▶ **Your assignment**: Decide whether each statement agrees with the blog post below about the iPhone AppStore, and answer yes or no with the deciding words quoted from it: (a) The writer expects to get two 3G iPhones. (b) The writer considers the 3G iPhone more important than the AppStore. (c) According to Alex Kac, the Gridview was developed ten years ago.

▶ **Extracted text**:
[Start of section]
First From The Gate Isn?t Necessarily Best…

By
On June 22, 2008

I’m looking forward to the release of the 3G iPhone in just a few weeks but that’s not what I’m most excited about. You see, ten months after getting my first generation iPhone I still love the device. To be honest, if the 3G weren’t coming until the fall or some time in 2009 I would be perfectly happy continuing to use my current iPhone. It is that good.

Don’t get me wrong- so long as it is available, I will be getting a 3G on July 11th. (Actually I will be getting two since my wife Elana finally broke down and agreed to drop her Treo and get an iPhone! FINALLY!!!!!)

No, what I am most looking forward to is the day that the iPhone Firmware 2.0 is released and the AppStore comes online. The 3G iPhone is nice. The 2.0 Firmware and the AppStore are HUGE!

When the applications begin to flow they will transform the iPhone and the iPod Touch into almost entirely new devices. Their power and use will be limited only by the creativity of the developers (and, of course, the good graces of Steve and Co.)

Dimitri and I started this blog because we truly believe that the Apple-sanctioned 3rd party applications coming to the iPhone will change the face of mobile computing as we know it. That will be the revolution. The 3G iPhone is the icing.

Thus far the announcements seem to reinforce our initial belief. Each and every day we are hearing announcements of upcoming applications for the iPhone and iPod Touch. Some are old favorites that have been ported to the new OS X iPhone platform. Others are entirely new and make imaginative use of the iPhone’s beautiful touch screen and the accelerometer.

All this goes to indicate that on day one of the AppStore we are going to see the most mind blowing applications released… Right?  Wrong!

While on day one we will see SOME mind blowing applications released, some of the best and/or most powerful applications won’t be there. Not yet, anyway.

Case In Point- Pocket Informant from WebIS.

Pocket Informant is an amazing productivity application that has a tremendous following among Windows Mobile users. It is a personal information management tool of choice for individuals whose schedules are full and constantly changing and whose tasks seem to flow endlessly day after day.

Pocket Informant was among the very first pieces of software I loaded on to each and every new Windows Mobile device I got (and there were quite a few). It was truly a lifesaver for someone who tends to be as disorganized as me.
 
So will Pocket Informant be coming to the iPhone via that AppStore? Yes… BUT…

A blog post by Alex Kac, Founder and CEO of WebIShad this to offer yesterday-

Building an app like Pocket Informant for a new platform isn’t as easy as just writing some views and dialogs for editing, though it may seem that way. Its a huge effort that in a normal development cycle to achieve feature parity would take about 2 years of work. On WinMobile we’ve had eight years of development to get where are – building upon each release bit by bit. Things like our Gridview were developed 5 years ago to provide us with an extremely powerful and flexible layout engine that supported multiple lines of text, styling, images, and so on. But it took several years to optimize it, give it more power (like custom drawn cells), per-pixel scrolling, touch scrolling, etc.. Same with our editors. And so on.
[End of section]
▶ **Data listing**:
[Start of section]
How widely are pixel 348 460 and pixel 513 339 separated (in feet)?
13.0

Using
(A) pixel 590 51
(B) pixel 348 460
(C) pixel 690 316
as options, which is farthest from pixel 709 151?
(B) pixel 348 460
[End of section]
▶ **Task answer**:
(a) Yes: "Actually I will be getting two since my wife Elana finally broke down and agreed to drop her Treo and get an iPhone!"
(b) No: "The 3G iPhone is nice. The 2.0 Firmware and the AppStore are HUGE!"
(c) No: "Things like our Gridview were developed 5 years ago"